The safe late-night snacks
For a lot of us, snacking after dinner has become a ritual. But with evening eats potentially causing so much disruption, it’s worth trying to break the habit.
“First, establish if you are really hungry,” says Dr Schenker. “Are you maybe mildly dehydrated? Have a mint tea and see how you feel.”
Perhaps it’s a reward at the end of your day? “In that instance, do something else like take a warm bath to reward yourself,” suggests Dr Schenker. This will have the added benefit of helping your sleep.
“If you really do feel hungry go for snacks that are light and easy to digest.”
Try including foods that contain the amino acid tryptophan, which helps your body make melatonin and serotonin, a neurotransmitter that helps with sleep and mood.
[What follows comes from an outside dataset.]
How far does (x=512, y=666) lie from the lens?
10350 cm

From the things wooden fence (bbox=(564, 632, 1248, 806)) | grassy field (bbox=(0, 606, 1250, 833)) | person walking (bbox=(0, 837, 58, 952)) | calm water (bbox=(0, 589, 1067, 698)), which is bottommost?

“Dairy products are a good source and easy to digest. Pair with complex carbs to help the tryptophan convert to these hormones in the brain,” says Dr Schenker. Go for Greek yogurt with banana, oats with milk or oat biscuits with cottage cheese. Check out our healthy snacks recipes for more nourishing options.
If you really can’t resist the urge to eat, ask yourself if dinner is actually filling you up.
“Your dinner needs to be big enough to fuel you and it needs to be balanced too to fill you up,” says Rob. “Aim to have a source of protein (such as chicken, fish, beef, tofu), complex carbs (such as brown rice, quinoa), healthy fats (such as avocado, nuts and olive oil) and plenty of colourful vegetables.
“If you’re giving your body the nutrients it needs, you may find that your urge to snack naturally reduces.”